Source extract>
Events from the 1150s in England.

Incumbents
Monarch – Stephen (to 25 October 1154), then Henry II

Events
 1150
 Henry, son of Empress Matilda, becomes Duke of Normandy.
 The Anarchy: Worcester sacked.
 1151
 Henry pays homage to Louis VII of France, and cedes Vexin to France.
 During the troubles of Stephen's reign, King Eystein II of Norway took advantage of a civil war to plunder England's east coast.
 1152
 18 May – Henry marries Eleanor of Aquitaine, and claims rule over Aquitaine.
 The Anarchy: King Stephen besieges the last opposition stronghold, at Wallingford.
 The Anarchy: Roger de Berkeley is dispossessed of Berkeley Castle in Gloucestershire for withholding his allegiance from the Plantagenets and the Lordship of Berkeley is granted to Robert Fitzharding, founder of the Berkeley family which will still hold the castle in the 21st century.
 1153
 January – The Anarchy: Henry, Count of Anjou, arrives in England in a campaign against King Stephen in favour of his mother Empress Matilda.
 17 August – The Anarchy: Following the sudden death of Eustace IV, Count of Boulogne, Stephen's eldest son and heir apparent, at Bury St Edmunds, Theobald of Bec, Archbishop of Canterbury, mediates between Stephen and Henry.
 7 November – The Anarchy: Henry and Stephen seal the Treaty of Wallingford in Winchester Cathedral, ending the civil war.

Short exercise 1> Copy the passage of the 1150s events list in England word for word, starting at "The Anarchy: King" and ending at "the civil war.".

Items from a dataset

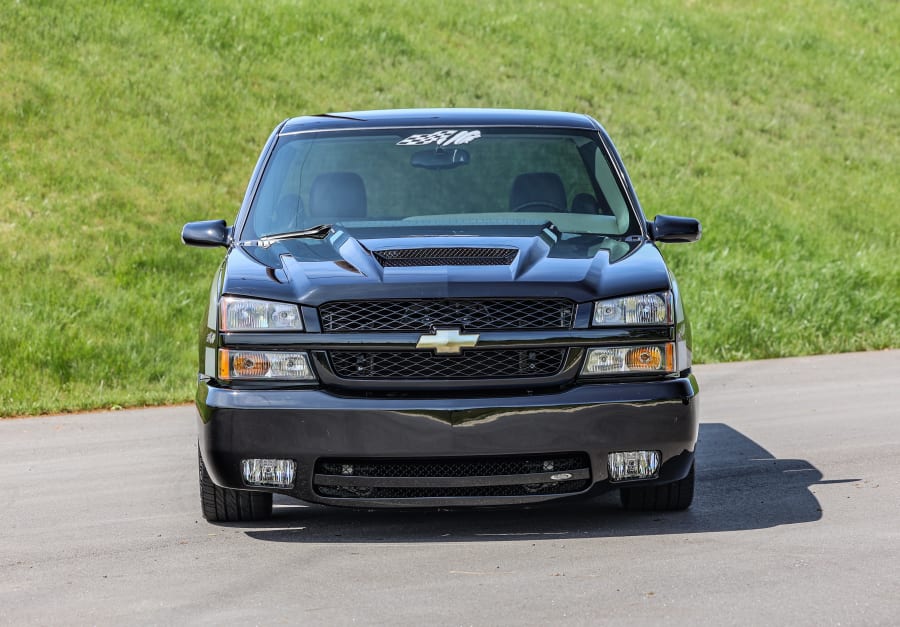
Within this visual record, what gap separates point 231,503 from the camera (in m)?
6.42

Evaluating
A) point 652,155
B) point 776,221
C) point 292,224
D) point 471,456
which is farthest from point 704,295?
point 471,456

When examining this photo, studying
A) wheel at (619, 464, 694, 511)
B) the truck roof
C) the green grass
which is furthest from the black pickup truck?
the green grass

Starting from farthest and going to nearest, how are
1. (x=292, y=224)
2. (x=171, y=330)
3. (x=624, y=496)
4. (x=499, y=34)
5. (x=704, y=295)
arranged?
(x=499, y=34)
(x=704, y=295)
(x=171, y=330)
(x=292, y=224)
(x=624, y=496)

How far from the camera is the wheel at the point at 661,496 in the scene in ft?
21.1

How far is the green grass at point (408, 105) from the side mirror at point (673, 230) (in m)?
5.35

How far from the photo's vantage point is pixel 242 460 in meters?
5.83

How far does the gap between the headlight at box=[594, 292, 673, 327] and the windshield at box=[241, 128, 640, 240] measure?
1002mm

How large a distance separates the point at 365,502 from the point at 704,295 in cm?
1065

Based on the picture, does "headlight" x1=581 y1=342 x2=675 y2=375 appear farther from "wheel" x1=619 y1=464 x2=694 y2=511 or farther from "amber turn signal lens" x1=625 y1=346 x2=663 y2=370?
"wheel" x1=619 y1=464 x2=694 y2=511

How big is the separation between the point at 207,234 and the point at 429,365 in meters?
1.75

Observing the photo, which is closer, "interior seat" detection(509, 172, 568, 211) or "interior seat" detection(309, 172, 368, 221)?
"interior seat" detection(309, 172, 368, 221)

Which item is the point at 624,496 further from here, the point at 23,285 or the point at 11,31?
the point at 11,31

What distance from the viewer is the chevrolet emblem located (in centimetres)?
573

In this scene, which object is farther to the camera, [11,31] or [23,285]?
[11,31]
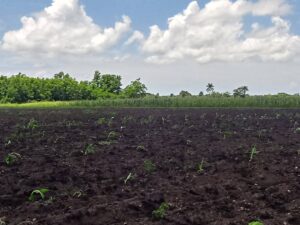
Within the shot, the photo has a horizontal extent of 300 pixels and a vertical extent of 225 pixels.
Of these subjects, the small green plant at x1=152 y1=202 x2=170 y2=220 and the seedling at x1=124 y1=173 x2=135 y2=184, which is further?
the seedling at x1=124 y1=173 x2=135 y2=184

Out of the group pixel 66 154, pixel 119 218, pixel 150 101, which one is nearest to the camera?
pixel 119 218

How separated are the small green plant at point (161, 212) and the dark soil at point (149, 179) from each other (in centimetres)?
6

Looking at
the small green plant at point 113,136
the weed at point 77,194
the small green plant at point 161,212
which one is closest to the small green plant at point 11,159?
the weed at point 77,194

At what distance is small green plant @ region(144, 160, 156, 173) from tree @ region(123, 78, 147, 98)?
59117 millimetres

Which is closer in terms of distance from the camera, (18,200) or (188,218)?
(188,218)

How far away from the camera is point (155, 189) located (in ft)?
24.9

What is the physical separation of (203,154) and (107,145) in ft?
8.12

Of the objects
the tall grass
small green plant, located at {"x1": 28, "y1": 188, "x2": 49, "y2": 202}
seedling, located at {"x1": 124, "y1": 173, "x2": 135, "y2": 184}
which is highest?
the tall grass

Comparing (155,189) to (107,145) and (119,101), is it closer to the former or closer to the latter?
(107,145)

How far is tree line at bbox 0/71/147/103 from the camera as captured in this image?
62250 millimetres

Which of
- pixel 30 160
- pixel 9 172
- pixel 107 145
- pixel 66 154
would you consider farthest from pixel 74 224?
pixel 107 145

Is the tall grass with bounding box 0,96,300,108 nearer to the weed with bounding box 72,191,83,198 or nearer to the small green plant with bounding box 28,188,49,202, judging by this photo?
the weed with bounding box 72,191,83,198

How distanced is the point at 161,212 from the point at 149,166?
10.2 ft

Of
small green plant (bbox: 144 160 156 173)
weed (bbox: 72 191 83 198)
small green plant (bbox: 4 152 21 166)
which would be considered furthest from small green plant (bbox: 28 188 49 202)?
small green plant (bbox: 4 152 21 166)
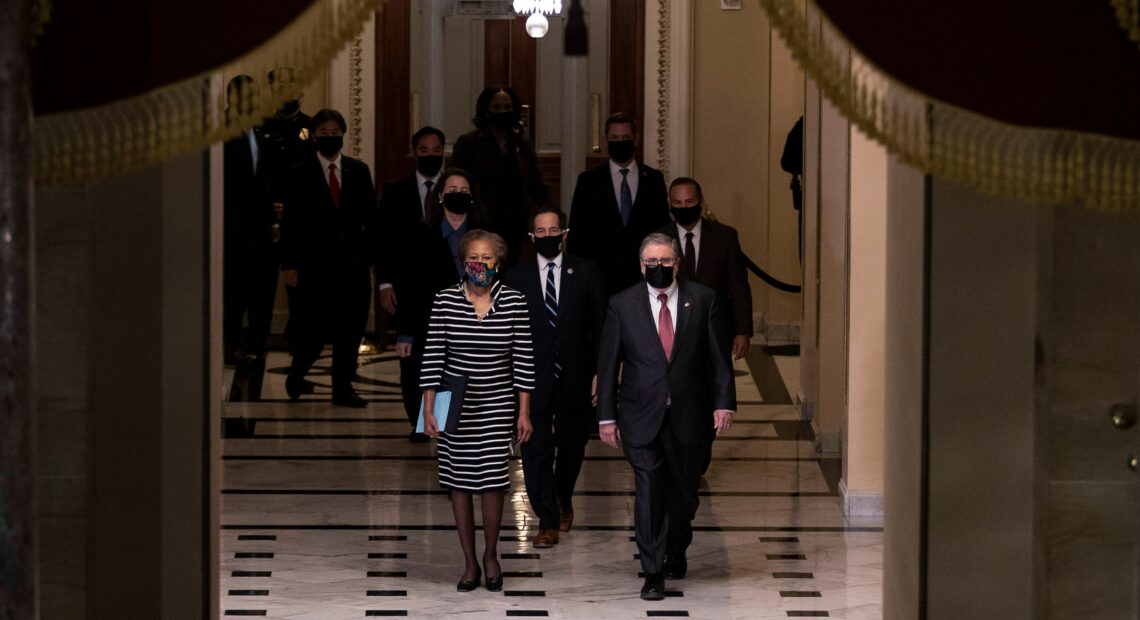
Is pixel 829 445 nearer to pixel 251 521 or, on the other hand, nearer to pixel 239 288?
pixel 251 521

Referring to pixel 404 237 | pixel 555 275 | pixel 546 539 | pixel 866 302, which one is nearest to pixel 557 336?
pixel 555 275

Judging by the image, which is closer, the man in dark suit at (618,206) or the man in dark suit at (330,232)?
the man in dark suit at (618,206)

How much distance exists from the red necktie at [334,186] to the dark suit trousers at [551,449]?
337 centimetres

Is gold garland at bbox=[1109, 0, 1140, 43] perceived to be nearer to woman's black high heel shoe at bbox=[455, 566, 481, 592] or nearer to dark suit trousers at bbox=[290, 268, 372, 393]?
woman's black high heel shoe at bbox=[455, 566, 481, 592]

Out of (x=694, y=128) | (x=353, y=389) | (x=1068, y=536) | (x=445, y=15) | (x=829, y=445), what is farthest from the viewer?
(x=445, y=15)

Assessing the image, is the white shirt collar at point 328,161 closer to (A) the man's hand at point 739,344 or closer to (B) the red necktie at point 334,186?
(B) the red necktie at point 334,186

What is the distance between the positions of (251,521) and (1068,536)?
16.2ft

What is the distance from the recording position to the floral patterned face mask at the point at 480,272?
732 cm

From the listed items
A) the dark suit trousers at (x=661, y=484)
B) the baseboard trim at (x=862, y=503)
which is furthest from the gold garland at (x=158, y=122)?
the baseboard trim at (x=862, y=503)

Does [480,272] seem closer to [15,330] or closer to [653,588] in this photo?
[653,588]

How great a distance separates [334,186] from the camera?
1135 cm

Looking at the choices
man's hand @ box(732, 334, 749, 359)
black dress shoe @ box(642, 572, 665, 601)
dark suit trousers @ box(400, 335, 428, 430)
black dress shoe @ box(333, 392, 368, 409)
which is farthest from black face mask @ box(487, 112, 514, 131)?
black dress shoe @ box(642, 572, 665, 601)

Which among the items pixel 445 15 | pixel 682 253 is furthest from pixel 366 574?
pixel 445 15

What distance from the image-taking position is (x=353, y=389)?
12281 mm
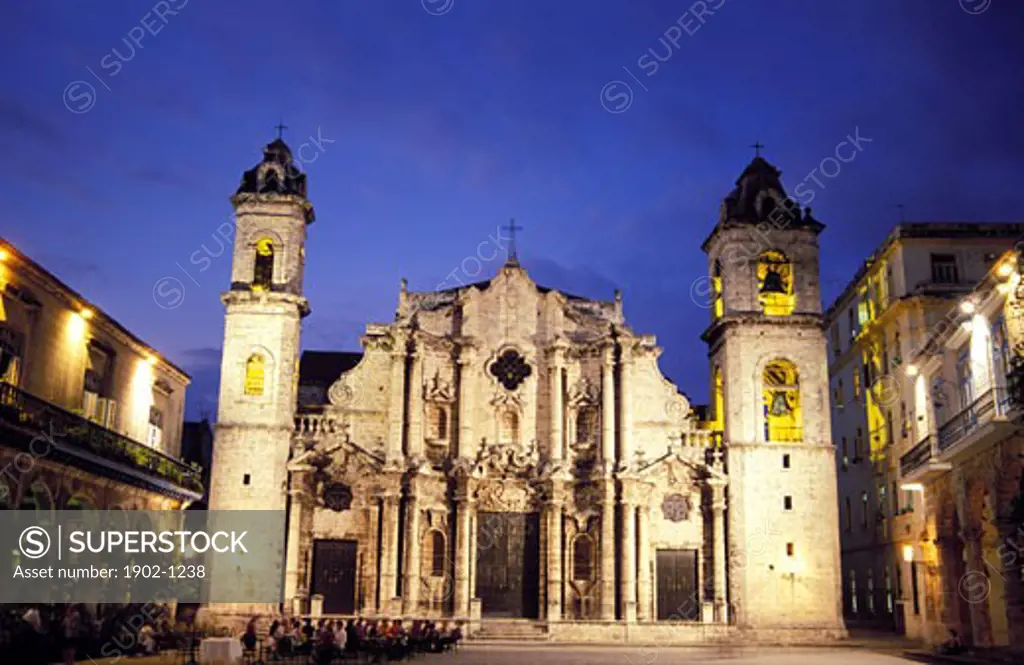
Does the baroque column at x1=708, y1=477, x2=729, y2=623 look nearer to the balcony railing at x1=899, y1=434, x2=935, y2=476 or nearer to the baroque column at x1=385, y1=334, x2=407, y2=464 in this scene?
the balcony railing at x1=899, y1=434, x2=935, y2=476

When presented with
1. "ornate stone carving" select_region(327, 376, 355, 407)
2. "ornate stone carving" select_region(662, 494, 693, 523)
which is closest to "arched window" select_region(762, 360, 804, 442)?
"ornate stone carving" select_region(662, 494, 693, 523)

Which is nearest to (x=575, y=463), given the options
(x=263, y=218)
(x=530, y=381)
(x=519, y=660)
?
(x=530, y=381)

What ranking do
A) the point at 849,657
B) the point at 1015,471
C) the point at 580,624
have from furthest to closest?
the point at 580,624 < the point at 849,657 < the point at 1015,471

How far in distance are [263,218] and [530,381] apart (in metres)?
12.1

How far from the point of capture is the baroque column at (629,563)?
3738cm

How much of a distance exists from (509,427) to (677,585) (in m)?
8.66

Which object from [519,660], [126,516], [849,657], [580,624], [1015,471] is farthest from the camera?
[580,624]

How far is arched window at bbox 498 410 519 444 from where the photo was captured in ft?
133

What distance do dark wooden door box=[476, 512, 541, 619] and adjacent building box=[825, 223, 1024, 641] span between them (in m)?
13.5

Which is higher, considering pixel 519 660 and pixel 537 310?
pixel 537 310

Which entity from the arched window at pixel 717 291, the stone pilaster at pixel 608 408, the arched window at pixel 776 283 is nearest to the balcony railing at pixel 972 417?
the arched window at pixel 776 283

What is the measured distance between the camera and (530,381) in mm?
40938

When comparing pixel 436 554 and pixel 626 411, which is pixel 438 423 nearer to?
pixel 436 554

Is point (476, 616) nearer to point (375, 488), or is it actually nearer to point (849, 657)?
point (375, 488)
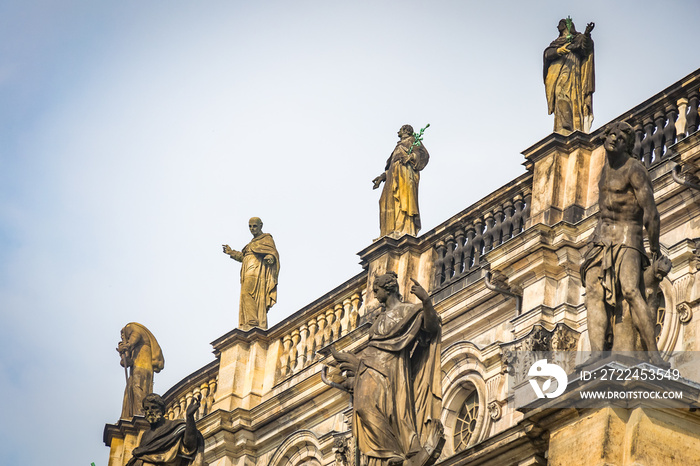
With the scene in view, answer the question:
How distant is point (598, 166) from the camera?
1891cm

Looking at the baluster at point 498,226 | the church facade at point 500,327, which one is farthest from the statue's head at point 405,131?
the baluster at point 498,226

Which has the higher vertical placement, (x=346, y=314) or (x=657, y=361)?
(x=346, y=314)

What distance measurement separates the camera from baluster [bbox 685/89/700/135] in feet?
57.1

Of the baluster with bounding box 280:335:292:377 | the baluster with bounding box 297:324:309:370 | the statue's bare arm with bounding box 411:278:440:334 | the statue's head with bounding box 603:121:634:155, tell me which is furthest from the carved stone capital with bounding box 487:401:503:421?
the statue's head with bounding box 603:121:634:155

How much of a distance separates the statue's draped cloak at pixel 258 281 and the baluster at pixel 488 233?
545cm

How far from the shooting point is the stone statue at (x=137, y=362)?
26.4 metres

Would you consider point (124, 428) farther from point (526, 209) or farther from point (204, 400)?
point (526, 209)

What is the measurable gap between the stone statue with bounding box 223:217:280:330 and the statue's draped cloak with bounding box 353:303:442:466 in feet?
36.5

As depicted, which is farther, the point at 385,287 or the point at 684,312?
the point at 684,312

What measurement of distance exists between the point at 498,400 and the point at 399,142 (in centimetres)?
507

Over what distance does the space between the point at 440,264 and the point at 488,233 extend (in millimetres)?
1084

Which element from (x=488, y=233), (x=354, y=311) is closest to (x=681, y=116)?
(x=488, y=233)

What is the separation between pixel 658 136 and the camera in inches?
701

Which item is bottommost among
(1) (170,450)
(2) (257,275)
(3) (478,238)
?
(1) (170,450)
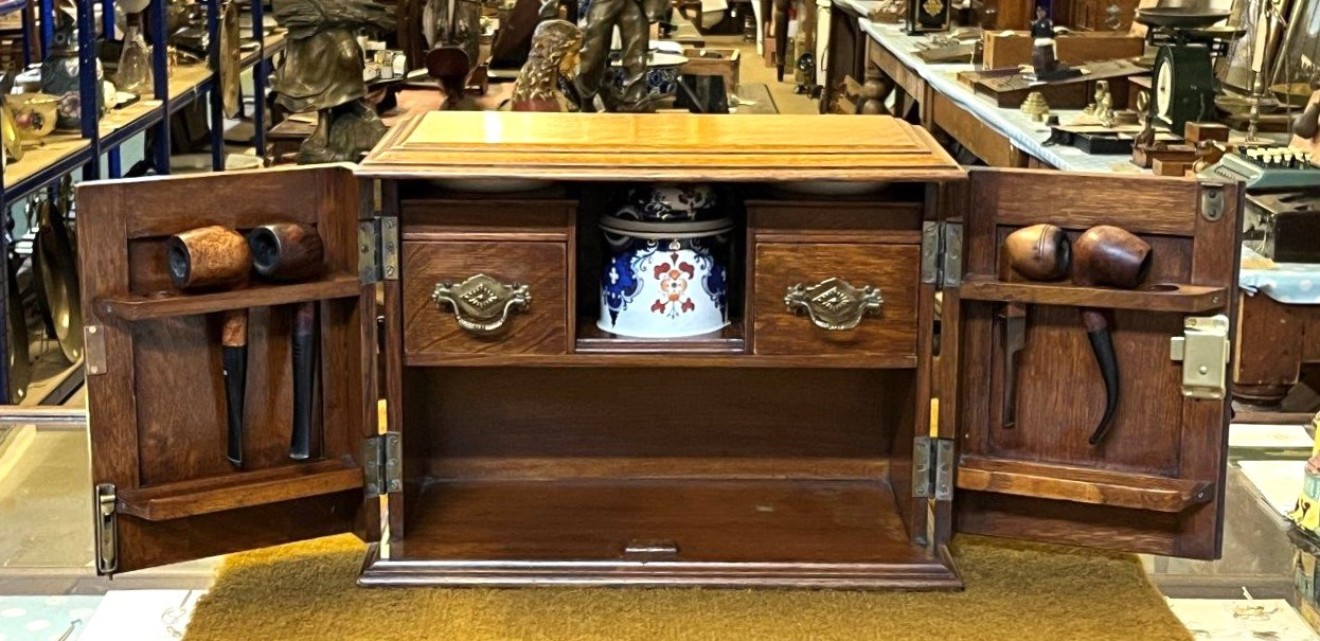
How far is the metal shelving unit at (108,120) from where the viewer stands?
139 inches

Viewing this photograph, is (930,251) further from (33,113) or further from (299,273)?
(33,113)

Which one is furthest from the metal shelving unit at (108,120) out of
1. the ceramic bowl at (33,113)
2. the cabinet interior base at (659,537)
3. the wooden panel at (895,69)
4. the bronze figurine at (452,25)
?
the wooden panel at (895,69)

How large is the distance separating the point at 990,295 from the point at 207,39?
5.01 m

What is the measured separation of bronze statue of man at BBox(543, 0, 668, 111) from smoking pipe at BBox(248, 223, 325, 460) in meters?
2.63

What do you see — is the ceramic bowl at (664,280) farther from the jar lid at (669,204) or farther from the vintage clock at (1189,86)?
the vintage clock at (1189,86)

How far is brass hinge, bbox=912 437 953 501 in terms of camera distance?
4.74 ft

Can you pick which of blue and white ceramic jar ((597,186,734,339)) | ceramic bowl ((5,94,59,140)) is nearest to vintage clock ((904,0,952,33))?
ceramic bowl ((5,94,59,140))

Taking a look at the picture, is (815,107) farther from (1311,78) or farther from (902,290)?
(902,290)

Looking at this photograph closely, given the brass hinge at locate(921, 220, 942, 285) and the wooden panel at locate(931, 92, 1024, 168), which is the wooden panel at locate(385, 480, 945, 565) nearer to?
the brass hinge at locate(921, 220, 942, 285)

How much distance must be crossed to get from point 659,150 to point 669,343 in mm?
172

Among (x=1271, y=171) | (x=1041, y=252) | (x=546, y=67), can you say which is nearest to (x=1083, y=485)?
(x=1041, y=252)

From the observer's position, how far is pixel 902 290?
1413 mm

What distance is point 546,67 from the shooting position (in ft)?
11.7

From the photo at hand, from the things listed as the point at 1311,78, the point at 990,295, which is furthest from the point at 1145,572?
the point at 1311,78
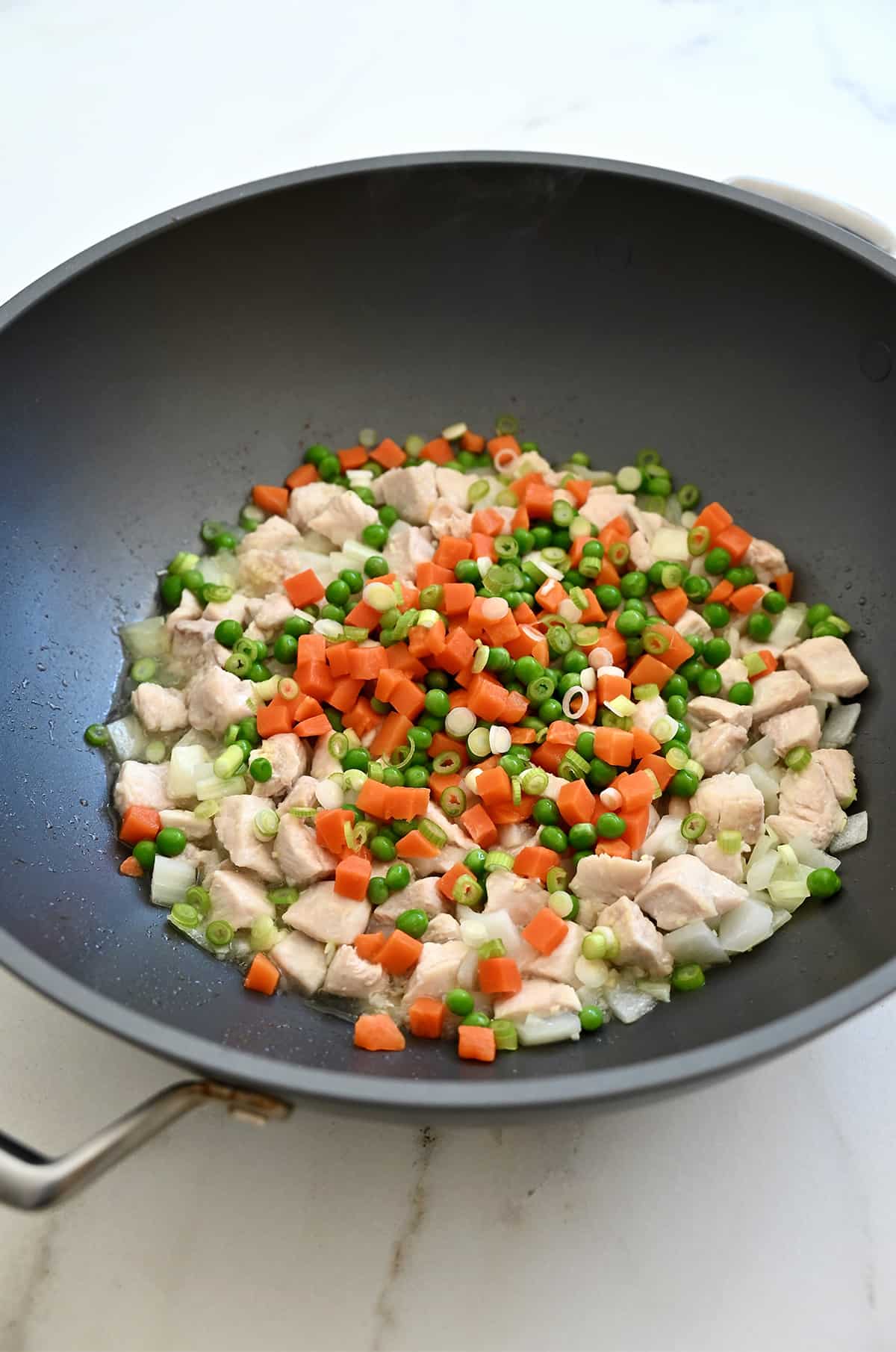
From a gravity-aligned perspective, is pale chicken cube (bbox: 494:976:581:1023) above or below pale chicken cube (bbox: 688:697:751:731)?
below

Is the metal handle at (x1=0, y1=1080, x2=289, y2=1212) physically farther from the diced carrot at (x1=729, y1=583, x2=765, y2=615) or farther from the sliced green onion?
the diced carrot at (x1=729, y1=583, x2=765, y2=615)

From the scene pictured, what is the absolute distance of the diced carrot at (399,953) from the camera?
252 cm

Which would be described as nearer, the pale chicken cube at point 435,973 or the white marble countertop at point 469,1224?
the white marble countertop at point 469,1224

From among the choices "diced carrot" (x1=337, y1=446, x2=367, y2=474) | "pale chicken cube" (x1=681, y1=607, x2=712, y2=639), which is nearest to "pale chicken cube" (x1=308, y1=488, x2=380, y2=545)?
"diced carrot" (x1=337, y1=446, x2=367, y2=474)

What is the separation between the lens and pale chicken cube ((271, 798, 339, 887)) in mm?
2654

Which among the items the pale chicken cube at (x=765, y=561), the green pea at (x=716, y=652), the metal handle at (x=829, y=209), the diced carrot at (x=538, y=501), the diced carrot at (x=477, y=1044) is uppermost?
the metal handle at (x=829, y=209)

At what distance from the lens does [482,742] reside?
2.84 m

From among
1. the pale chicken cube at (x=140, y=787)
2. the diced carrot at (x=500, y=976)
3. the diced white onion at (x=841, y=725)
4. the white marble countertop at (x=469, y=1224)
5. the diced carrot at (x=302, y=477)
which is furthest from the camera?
the diced carrot at (x=302, y=477)

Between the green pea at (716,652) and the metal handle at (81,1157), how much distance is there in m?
1.79

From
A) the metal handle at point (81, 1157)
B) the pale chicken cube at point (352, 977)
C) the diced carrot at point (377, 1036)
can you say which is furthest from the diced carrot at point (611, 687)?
the metal handle at point (81, 1157)

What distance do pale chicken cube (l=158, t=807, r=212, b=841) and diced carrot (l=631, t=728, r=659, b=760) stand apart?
3.40 ft

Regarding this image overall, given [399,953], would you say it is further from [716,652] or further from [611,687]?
[716,652]

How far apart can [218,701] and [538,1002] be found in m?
1.08

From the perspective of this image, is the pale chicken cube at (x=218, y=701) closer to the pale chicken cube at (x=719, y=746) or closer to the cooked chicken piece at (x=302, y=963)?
the cooked chicken piece at (x=302, y=963)
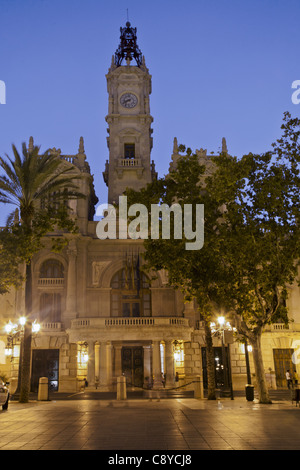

Short exercise 2> Repeat the lines of the records word for word, starting at the line that contains "How big is the" and ending at the line that contains "59117 millimetres", and omit the pictures.

Written response 1>
The Anarchy: King Stephen besieges the last opposition stronghold, at Wallingford.
 The Anarchy: Roger de Berkeley is dispossessed of Berkeley Castle in Gloucestershire for withholding his allegiance from the Plantagenets and the Lordship of Berkeley is granted to Robert Fitzharding, founder of the Berkeley family which will still hold the castle in the 21st century.
 1153
 January – The Anarchy: Henry, Count of Anjou, arrives in England in a campaign against King Stephen in favour of his mother Empress Matilda.
 17 August – The Anarchy: Following the sudden death of Eustace IV, Count of Boulogne, Stephen's eldest son and heir apparent, at Bury St Edmunds, Theobald of Bec, Archbishop of Canterbury, mediates between Stephen and Henry.
 7 November – The Anarchy: Henry and Stephen seal the Treaty of Wallingford in Winchester Cathedral, ending the civil war.

Written response 2>
How big is the separation between the point at 207,234 and the point at 429,365 in meters?
1.75

Observing the photo, which is closer, "interior seat" detection(509, 172, 568, 211) or "interior seat" detection(309, 172, 368, 221)?
"interior seat" detection(309, 172, 368, 221)

Which item is the point at 624,496 further from here, the point at 23,285 or the point at 11,31?
the point at 11,31

What distance from the viewer is the chevrolet emblem located (in centimetres)?
573

In this scene, which object is farther to the camera, [11,31] or [23,285]?
[11,31]
Within the shot, the photo has a horizontal extent of 300 pixels and a vertical extent of 225 pixels.
Of these subjects, the small green plant at x1=152 y1=202 x2=170 y2=220 and the seedling at x1=124 y1=173 x2=135 y2=184, which is further?
the seedling at x1=124 y1=173 x2=135 y2=184

Out of the group pixel 66 154, pixel 119 218, pixel 150 101, which one is nearest to the camera?
pixel 119 218

How separated are the small green plant at point (161, 212) and the dark soil at point (149, 179) from each other (in centimetres)?
6

Looking at
the small green plant at point 113,136
the weed at point 77,194
the small green plant at point 161,212
which one is closest to the small green plant at point 11,159?
the weed at point 77,194

At what distance is small green plant @ region(144, 160, 156, 173) from tree @ region(123, 78, 147, 98)?
59117 millimetres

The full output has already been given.